I'm still setting goals in pairs. Triathlon training 2010 begins today. Not that I've been loafing all fall. I've been cycling for fun, running for maintenance and fun, and swimming for maintenance and fun and dramatic improvement of my form and speed. But if we want to assign it some official date, today is as good as any. It's the first day of my 16-week build-up to my spring marathon, the Martian Marathon in Dearborn. And that's one of my two goals for this winter: I'd like to finish in 3:30, which would qualify me for the Boston Marathon. It could be as pointless as wanting to be a Harlem Globetrotter -- this year's Boston is full, and I have no idea if it qualifying in April 2010 would get me into the race for May 2011 -- and probably as realistic.
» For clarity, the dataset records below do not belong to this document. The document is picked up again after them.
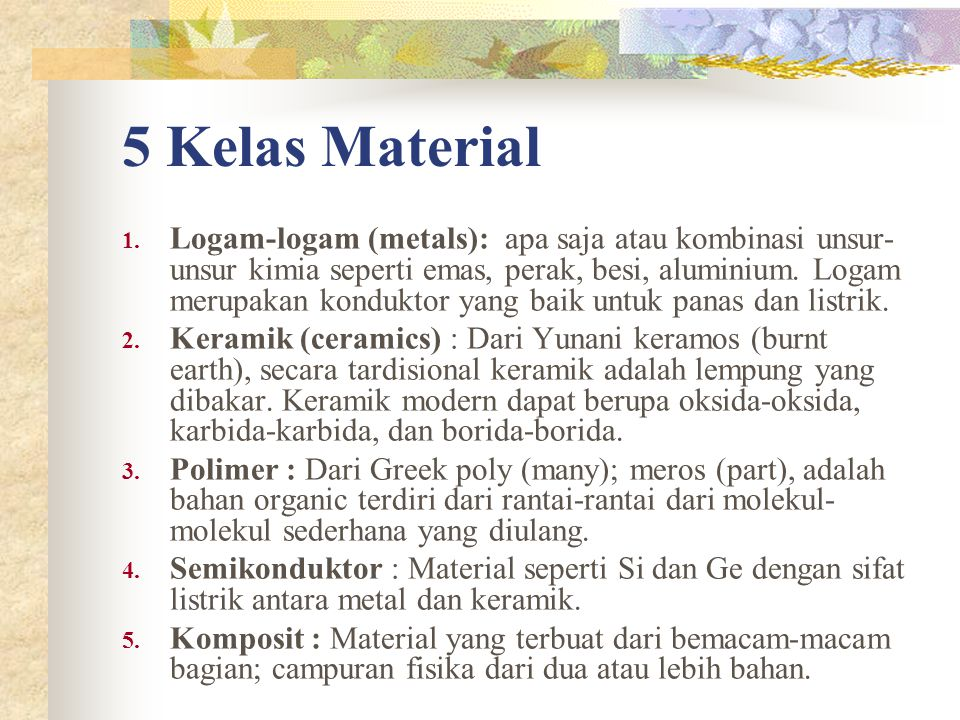 5 Kelas Material 1. Logam-logam (metals): apa saja atau kombinasi unsur- unsur kimia seperti emas, perak, besi, aluminium. Logam merupakan konduktor y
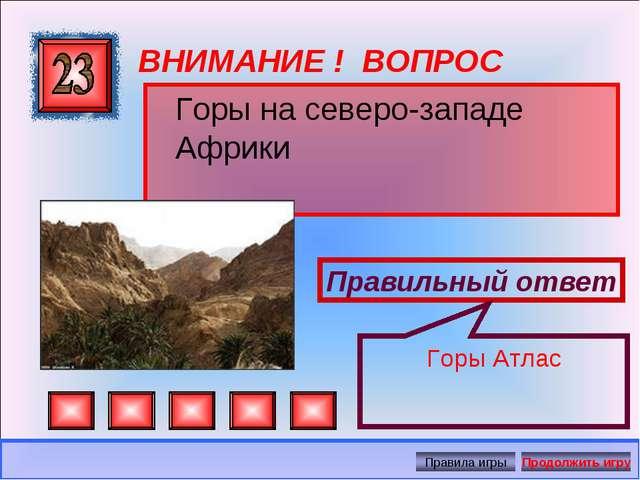 ВНИМАНИЕ ! ВОПРОС Горы на северо-западе Африки Правильный ответ Горы Атлас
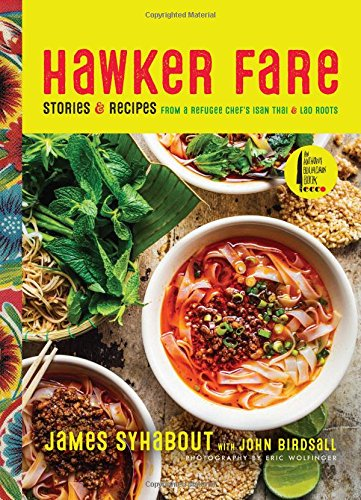 Hawker Fare: Stories & Recipes from a Refugee Chef's Isan Thai & Lao Roots cover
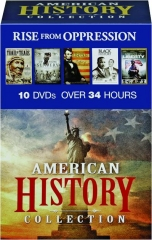 RISE FROM OPPRESSION: American History Collection
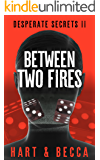 Between Two Fires: A Romantic Suspense Thriller Series (Desperate Secrets Book 2)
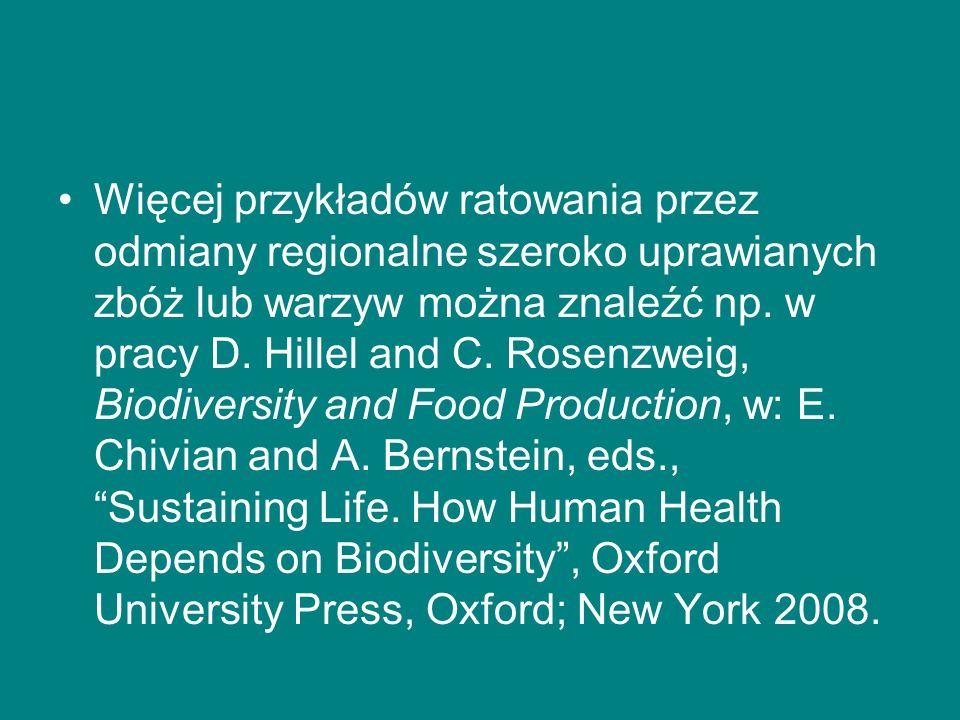 Więcej przykładów ratowania przez odmiany regionalne szeroko uprawianych zbóż lub warzyw można znaleźć np. w pracy D. Hillel and C. Rosenzweig, Biodiv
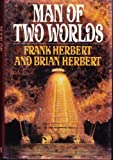 Man of Two Worlds (0399131329) by Frank Herbert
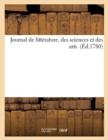Image for Journal de Litterature, Des Sciences Et Des Arts (Ed.1780)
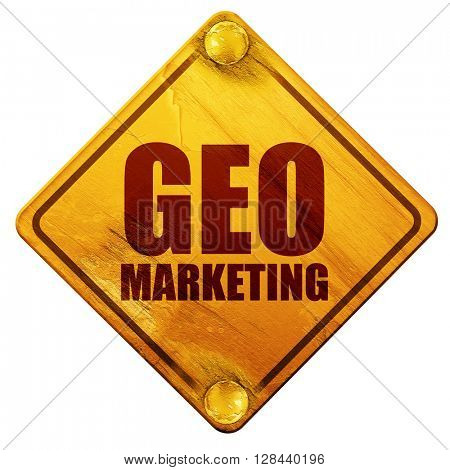 geo marketing, 3D rendering, isolated grunge yellow road sign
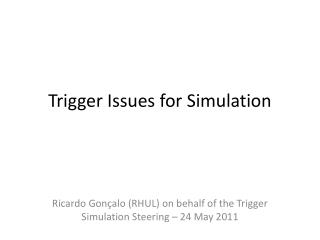 Trigger Issues for Simulation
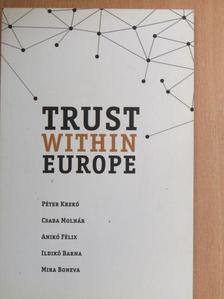 Anikó Félix - Trust Within Europe [antikvár]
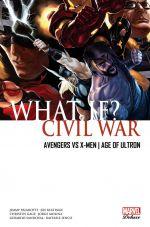 What if ?  T1 : Civil War - Avengers Vs X-men ; Age of Ultron (0), comics chez Panini Comics de Keatinge, Gage, Grévioux, Brubaker, Palmiotti, Kowalski, Sandoval, Tolibao, Edwards, Djurdjevic, Ienco, Doyle, Molina, Villalobos, Suayan, Beaulieu, Ramos, Redmond, Serrano, Rosenberg, Major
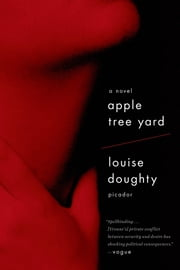 Apple Tree Yard - A Novel ebook by Louise Doughty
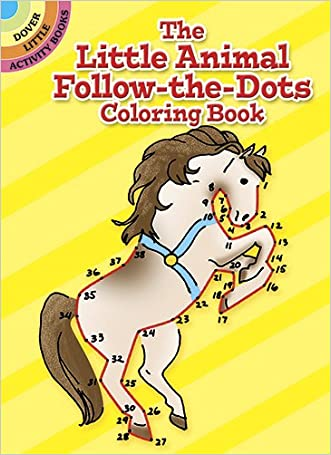 The Little Animal Follow-the-Dots Coloring Book (Dover Little Activity Books)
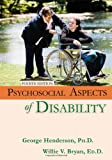 Psychosocial Aspects of Disability, Henderson, George and Bryan, Willie V., 0398086125
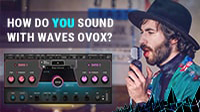 How do YOU sound with Waves OVox?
My other goal for the winter we've already discussed, which is to swim the 500-yard freestyle in 7:30. There's a Masters meet in Grand Haven, a couple hours away, on Feb. 21 that ought to time out about right.

I don't know if there's any kind of a parallel here. Will I meet those goals? Will I meet half of them, the way I became a cartoonist but not a Globetrotter? Will anyone be talking about it 21 years from now?

I don't know. But I suspect after I told Kristi my plans, I wandered off either to dribble a basketball or draw pictures, and now I'm off to go for a swim and a run.

Onward.

4 comments:

Helen said...

Qualifying for Boston this April (2010) would allow you to run it next April (2011). I highly recommend Boston. The energy and crowd support are amazing, if slightly overwhelming. (I skipped the post race party, because by the time I was done, I just wanted to be alone.)

veloben said...

Goals are good. Set them all the time, myself. They help keep things moving, etc. But the key to achieving any goal is the fun part. Even if the fun means lots of pain, exhaustion and discomfort in the process.

You summed it up with:cycling for fun

Have a great Holiday!

Matt said...

"...or what's a heaven for?"
Thanks for the inspiration-I think I'll sign up for some races, and get my butt in gear.
Jeff, have you ever seen the quirky documentary called "Gizmo"? You'd love it!

Swimcerely,

Matt

Noel said...

You're the only person I know that makes his New Year's Resolution before the first day of Winter.
I hope you enjoyed your off season.(Can 6 days be considered a season?)
Happy Holidays and have a great 2010!

PS: Why not throw in a Spring bike race for laughs? An age group road race with the local bike club is more like a fast group ride with a TT finish.